Segment Start: Reading passage
Although a defense expert’s testimony suggested that the identification made in this case may not have been reliable, the juvenile court “is not bound to accept the opinion of any expert as conclusive, but should give to it the weight to which [it] shall find it to be entitled.” (Pen. Code, § 1127b; see also People v. Wright (1988) 45 Cal.3d 1126, 1142-1143.) It is well established that “the opinion of an expert witness is neither conclusive nor controlling beyond its weight, which must be ascertained by the same rules ordinarily applied to the reception and consideration of all other evidence . . . .” (People v. Hales (1914) 23 Cal.App. 731, 735-736.) Thus, where, as here, the juvenile court was presented with other evidence, including an in-field identification made after an admonition and appellant’s flight, it was free to weigh the expert’s testimony against all other evidence in determining that appellant had committed the robbery.
We note that the expert testified that the failure to provide a cautionary admonition to a witness before an in-field identification impacts the reliability of any resulting identification. Here, Officer Munoz testified that he read to the victim from an admonition card before presenting appellant to him for identification.
Further, there was evidence that appellant ran from the scene of the robbery and hid and ran from the police, refusing to stop when instructed to do so. “The flight by the appellant is one of the factors which is relevant in concluding that he was conscious of his guilt. This consideration ‘. . . affords a basis for an inference of consciousness of guilt and constitutes an implied admission.’” (People v. Mulqueen (1970) 9 Cal.App.3d 532, 543, quoting People v. Brunk (1968) 258 Cal.App.2d 453, 455.) Appellant testified that he ran because he was scared, and that he did not hide from police or hear the police tell him to stop. However, Officer Thompson’s testimony directly conflicted with that of appellant. He testified that he saw appellant and his friend hiding behind garbage cans and cardboard boxes just a few blocks away from the scene of the robbery. He testified that the youths looked up and ran away and did not stop when he told them to stop. Officer Thompson chased after appellant and kept him in sight, before ultimately catching up with appellant and detaining him. Questions of credibility are for the juvenile court and are entitled to great weight. (People v. Whitson (1998) 17 Cal.4th 229, 248.) The juvenile court could find, based on Officer Thompson’s testimony, that appellant fled the scene of the robbery and from police because he was “conscious of his guilt.”
Moreover, the juvenile court could infer from appellant’s testimony that he was not telling the truth. After Thompson testified regarding his observations, appellant denied he was crouching or hiding behind anything, denied running from the police, and denied hearing an officer tell him to stop. His testimony regarding borrowing money from a friend to get his hair done also contained some inconsistencies. The juvenile court could reasonably discredit appellant’s testimony and infer from it a consciousness of guilt. (See People v. Showers (1968) 68 Cal.2d 639, 643 [false statements by a defendant support an inference of consciousness of guilt].)
Disposition
The juvenile court’s order is affirmed.
We concur: Pollak, Acting P. J., Siggins, J.
Segment End: Reading passage
Segment Start: Raw data
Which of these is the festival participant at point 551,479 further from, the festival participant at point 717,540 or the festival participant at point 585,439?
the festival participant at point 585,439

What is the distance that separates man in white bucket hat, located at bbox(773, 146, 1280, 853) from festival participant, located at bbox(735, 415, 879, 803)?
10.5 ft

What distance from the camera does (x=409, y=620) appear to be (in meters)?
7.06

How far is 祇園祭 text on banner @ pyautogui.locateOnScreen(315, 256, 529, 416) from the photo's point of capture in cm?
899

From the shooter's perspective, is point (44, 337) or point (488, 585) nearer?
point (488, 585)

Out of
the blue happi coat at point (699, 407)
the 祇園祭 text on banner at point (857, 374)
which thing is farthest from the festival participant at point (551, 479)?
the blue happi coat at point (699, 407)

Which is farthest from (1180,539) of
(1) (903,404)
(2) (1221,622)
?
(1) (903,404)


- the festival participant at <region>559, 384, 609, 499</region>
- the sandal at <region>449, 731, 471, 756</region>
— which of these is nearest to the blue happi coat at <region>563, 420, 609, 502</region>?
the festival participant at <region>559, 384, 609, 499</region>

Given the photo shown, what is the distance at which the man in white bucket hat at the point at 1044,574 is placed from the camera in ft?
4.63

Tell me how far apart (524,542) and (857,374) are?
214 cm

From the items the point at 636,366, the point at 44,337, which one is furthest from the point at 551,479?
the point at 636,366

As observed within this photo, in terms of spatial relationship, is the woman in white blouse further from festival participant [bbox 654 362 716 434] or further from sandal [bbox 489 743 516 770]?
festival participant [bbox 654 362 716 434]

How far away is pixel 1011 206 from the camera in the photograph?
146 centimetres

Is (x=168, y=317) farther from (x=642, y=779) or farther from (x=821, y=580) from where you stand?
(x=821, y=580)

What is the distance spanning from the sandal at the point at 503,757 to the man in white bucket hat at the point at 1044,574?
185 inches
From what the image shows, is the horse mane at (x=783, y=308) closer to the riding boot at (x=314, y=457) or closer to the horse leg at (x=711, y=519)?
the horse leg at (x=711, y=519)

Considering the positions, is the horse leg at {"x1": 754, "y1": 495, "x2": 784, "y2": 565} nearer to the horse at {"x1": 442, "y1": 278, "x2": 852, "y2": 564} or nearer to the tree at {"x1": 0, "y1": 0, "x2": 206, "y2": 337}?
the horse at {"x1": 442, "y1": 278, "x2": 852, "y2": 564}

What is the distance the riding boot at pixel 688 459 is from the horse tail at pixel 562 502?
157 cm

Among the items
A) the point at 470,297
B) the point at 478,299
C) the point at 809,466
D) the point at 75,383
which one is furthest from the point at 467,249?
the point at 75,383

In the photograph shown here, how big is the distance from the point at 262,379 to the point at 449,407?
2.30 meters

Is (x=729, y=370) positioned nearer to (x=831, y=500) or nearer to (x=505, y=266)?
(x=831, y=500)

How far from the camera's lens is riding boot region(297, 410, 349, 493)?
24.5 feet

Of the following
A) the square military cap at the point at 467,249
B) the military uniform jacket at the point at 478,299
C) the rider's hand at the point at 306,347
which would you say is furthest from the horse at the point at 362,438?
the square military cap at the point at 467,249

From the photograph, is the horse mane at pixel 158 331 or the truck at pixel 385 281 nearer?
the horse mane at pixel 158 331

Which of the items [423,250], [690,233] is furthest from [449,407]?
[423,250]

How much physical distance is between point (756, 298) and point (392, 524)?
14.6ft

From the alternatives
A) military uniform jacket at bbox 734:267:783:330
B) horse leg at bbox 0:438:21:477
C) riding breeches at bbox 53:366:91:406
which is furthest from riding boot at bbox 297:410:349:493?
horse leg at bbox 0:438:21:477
Segment End: Raw data
## Complete the following
(A) Using the opinion excerpt, explain in one to three sentences why the juvenile court could find the robbery proven even though a defense expert questioned whether the identification was reliable.
(B) Retype the stretch of the opinion excerpt from "We note that" through "him for identification.".

## Exercise responses
(A) The juvenile court was not bound to accept an expert's opinion as conclusive. It could give that opinion only the weight it found it deserved and weigh it against the other evidence. That evidence included an in-field identification made after an admonition, which the expert had said affects reliability, and appellant's flight.

(B)
We note that the expert testified that the failure to provide a cautionary admonition to a witness before an in-field identification impacts the reliability of any resulting identification. Here, Officer Munoz testified that he read to the victim from an admonition card before presenting appellant to him for identification.